The manifest is a CSV file describing where to find the input FASTQ or BAM files. An example:

file_path,sample_id,paired_end,read_group_id
*_R1_*.fastq.bgz,HG001,1,read_group
*_R2_*.fastq.bgz,HG001,2,read_group

If your input consists of unaligned BAM files, you should omit the paired_end field:

file_path,sample_id,paired_end,read_group_id
*.bam,HG001,,read_group

Tip

The file_path field in each row may be an absolute path or a path relative to the manifest. You can include globs (*) to match many files.

Supported input formats

  • SAM
  • BAM
  • CRAM
  • Parquet
  • FASTQ
    • bgzip *.fastq.bgz (recommended) bgzipped files with the *.fastq.gz extension are recognized as bgz.
    • uncompressed *.fastq
    • gzip *.fastq.gz

Important

Gzipped files are not splittable. Choose autoscaling clusters to minimize cost for these files.

To block compress a FASTQ, install htslib, which includes the bgzip executable.

Locally
gunzip -c <my_file>.gz | bgzip -c | aws s3 cp - s3://<my_s3_file_path>.bgz
From S3
aws s3 cp s3://<my_s3_file_path>.gz - | gunzip -c | bgzip -c | aws s3 cp - s3://<my_s3_file_path>.bgz

Output

The aligned reads, called variants, and annotated variants are all written out to Delta tables inside the provided output directory. Each table is partitioned by sample ID. In addition, if you configured the pipeline to export VCFs or GVCFs, they’ll appear under the output directory as well.

output
|---alignments
    |---sampleId=HG001
        |---Delta files
    |---sampleId=HG002
|---annotations
    |---sampleId=HG001
        |---Delta files
|---annotations.vcf
    |---sampleId=HG001
        |---HG001.vcf
|---genotypes
    |---sampleId=HG001
        |---Delta files
|---genotypes.vcf
    |---sampleId=HG001
        |---HG001.g.vcf

When you run the pipeline on a new sample, it’ll appear as a new partition. If you run the pipeline for a sample that already appears in the output directory, that partition will be overwritten.

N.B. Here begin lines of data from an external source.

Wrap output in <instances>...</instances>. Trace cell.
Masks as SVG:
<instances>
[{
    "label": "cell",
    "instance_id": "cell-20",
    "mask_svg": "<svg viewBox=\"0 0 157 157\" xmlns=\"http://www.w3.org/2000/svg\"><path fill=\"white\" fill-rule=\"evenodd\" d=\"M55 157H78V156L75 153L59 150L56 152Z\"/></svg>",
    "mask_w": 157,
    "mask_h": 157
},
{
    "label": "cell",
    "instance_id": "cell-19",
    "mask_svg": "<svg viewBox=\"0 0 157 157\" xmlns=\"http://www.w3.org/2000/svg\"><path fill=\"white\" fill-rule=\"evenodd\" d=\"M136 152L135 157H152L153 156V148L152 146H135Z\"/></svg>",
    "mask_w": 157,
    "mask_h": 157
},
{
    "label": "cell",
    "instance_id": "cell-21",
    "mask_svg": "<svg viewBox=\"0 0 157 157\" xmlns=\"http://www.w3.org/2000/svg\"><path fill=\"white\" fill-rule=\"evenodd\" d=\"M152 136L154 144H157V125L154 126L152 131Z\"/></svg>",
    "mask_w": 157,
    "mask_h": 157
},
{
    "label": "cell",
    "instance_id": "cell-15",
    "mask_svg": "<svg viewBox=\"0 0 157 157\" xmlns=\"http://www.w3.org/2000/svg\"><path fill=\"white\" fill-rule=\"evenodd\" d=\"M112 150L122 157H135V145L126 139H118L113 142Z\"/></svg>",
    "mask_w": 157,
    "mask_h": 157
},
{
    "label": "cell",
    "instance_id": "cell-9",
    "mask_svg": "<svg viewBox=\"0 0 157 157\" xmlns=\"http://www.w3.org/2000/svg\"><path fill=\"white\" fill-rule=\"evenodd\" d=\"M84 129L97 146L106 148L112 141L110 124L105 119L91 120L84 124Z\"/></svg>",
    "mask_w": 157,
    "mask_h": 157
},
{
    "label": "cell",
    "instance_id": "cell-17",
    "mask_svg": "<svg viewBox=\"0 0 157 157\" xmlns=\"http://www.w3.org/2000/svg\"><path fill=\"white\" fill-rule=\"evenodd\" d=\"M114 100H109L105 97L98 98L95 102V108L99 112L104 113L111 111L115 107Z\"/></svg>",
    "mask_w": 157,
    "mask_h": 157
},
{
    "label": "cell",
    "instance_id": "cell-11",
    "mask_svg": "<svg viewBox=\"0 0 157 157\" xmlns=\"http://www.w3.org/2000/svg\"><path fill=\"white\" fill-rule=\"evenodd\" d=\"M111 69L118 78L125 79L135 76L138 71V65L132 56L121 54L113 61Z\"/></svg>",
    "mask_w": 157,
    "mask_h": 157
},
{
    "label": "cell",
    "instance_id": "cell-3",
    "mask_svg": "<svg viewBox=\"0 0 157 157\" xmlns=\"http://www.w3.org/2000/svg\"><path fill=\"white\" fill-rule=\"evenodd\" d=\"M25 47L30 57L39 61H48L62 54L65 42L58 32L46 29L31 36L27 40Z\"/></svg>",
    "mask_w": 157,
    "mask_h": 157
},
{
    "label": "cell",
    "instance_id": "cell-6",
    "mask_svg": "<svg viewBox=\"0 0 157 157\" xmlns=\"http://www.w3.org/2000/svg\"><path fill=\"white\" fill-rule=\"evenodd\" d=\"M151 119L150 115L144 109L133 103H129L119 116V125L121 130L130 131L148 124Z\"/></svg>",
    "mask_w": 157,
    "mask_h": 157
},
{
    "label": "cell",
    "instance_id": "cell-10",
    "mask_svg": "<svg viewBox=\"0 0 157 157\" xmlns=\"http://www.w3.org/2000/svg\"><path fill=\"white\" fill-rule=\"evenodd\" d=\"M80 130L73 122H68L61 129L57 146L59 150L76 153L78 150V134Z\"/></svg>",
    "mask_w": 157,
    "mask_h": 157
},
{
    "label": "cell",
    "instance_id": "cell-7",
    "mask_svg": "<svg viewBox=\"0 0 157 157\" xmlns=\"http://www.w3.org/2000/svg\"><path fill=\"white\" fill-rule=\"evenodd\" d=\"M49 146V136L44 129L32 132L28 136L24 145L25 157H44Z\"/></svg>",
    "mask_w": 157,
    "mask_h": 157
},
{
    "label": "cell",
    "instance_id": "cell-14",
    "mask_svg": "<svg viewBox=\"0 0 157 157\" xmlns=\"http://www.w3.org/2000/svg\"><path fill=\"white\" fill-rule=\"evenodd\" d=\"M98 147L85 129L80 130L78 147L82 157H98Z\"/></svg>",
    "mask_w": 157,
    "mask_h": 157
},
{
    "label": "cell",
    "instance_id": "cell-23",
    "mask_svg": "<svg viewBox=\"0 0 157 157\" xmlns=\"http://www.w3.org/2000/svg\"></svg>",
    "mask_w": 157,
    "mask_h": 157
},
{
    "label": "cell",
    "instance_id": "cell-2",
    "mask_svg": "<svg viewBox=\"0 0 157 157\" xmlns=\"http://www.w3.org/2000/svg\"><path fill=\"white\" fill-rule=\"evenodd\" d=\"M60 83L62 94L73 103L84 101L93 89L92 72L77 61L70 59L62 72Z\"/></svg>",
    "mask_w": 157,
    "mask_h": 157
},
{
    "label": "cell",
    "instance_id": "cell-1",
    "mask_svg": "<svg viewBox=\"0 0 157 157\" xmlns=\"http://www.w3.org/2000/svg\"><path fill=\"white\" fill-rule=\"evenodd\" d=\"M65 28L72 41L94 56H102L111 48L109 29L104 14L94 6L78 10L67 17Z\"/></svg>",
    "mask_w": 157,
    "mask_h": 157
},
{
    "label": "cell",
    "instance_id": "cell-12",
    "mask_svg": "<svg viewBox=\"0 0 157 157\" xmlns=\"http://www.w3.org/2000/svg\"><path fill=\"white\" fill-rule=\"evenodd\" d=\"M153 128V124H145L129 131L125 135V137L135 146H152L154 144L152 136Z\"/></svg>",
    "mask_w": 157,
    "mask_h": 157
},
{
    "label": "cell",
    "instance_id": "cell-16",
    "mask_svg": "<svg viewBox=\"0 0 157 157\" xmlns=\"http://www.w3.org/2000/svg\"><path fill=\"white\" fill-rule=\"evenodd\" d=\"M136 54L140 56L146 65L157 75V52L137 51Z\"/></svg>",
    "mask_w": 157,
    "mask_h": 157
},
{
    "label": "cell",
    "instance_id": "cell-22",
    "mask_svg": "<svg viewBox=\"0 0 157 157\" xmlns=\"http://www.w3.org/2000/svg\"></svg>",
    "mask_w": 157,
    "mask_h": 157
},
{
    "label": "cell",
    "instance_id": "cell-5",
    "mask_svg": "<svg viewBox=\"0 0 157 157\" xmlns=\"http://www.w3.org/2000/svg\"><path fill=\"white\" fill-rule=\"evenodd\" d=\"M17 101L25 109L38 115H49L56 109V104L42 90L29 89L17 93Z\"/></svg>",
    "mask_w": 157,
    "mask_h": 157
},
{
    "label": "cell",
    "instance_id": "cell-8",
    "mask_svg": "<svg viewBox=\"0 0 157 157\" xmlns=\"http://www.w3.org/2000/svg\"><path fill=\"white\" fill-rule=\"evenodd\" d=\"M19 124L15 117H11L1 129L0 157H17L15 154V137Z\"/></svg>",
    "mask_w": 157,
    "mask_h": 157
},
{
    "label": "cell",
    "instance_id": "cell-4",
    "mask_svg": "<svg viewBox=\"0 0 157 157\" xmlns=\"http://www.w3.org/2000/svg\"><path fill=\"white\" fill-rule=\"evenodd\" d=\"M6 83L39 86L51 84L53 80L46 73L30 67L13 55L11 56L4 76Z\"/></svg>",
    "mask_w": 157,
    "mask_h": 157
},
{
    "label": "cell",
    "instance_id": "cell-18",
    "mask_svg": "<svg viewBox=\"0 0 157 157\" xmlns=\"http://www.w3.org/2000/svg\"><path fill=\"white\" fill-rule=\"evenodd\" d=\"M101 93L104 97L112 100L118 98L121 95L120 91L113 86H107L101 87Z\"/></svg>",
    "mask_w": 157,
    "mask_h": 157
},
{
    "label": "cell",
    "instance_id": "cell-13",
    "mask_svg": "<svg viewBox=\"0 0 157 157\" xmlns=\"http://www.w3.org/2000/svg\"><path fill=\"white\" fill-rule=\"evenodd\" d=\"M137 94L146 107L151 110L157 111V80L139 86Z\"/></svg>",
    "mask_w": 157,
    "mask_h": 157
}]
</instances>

Since all the information is available in Delta, you can easily analyze it with Spark in SQL, Scala, Python, or R. For example:

# Load the data
df = spark.read.format("delta).load("/genomics/output_dir/genotypes")
# Show all variants from chromosome 12
display(df.where("contigName == '12'").orderBy("sampleId", "start"))
-- Register the table in the catalog
CREATE TABLE genotypes
USING delta
LOCATION '/genomics/output_dir/genotypes'

Troubleshooting

Job is slow and few tasks are running
Usually indicates that the input FASTQ files are compressed with gzip instead of bgzip. Gzipped files are not splittable, so the input cannot be processed in parallel. Try using the parallel bgzip notebook to convert a directory of files from gzip to bgzip in parallel.

Run programmatically

In addition to using the UI, you can start runs of the pipeline programmatically using the Databricks CLI.

Find the job id

After setting up the pipeline job in the UI, copy the Job ID as you pass it to the jobs run-now CLI command.

Here’s an example bash script that you can adapt for your workflow:

# Generate a manifest file
cat <<HERE >manifest.csv
file_path,sample_id,paired_end,read_group_id
dbfs:/genomics/my_new_sample/*_R1_*.fastq.bgz,my_new_sample,1,read_group
dbfs:/genomics/my_new_sample/*_R2_*.fastq.bgz,my_new_sample,2,read_group
HERE

# Upload the file to DBFS
DBFS_PATH=dbfs:/genomics/manifests/$(date +"%Y-%m-%dT%H-%M-%S")-manifest.csv
databricks fs cp index.rst $DBFS_PATH

# Start a new run
databricks jobs run-now --job-id <job-id> --notebook-params "{\"manifest\": \"$DBFS_PATH\"}"

In addition to starting runs from the command line, you can use this pattern to invoke the pipeline from automated systems like Jenkins.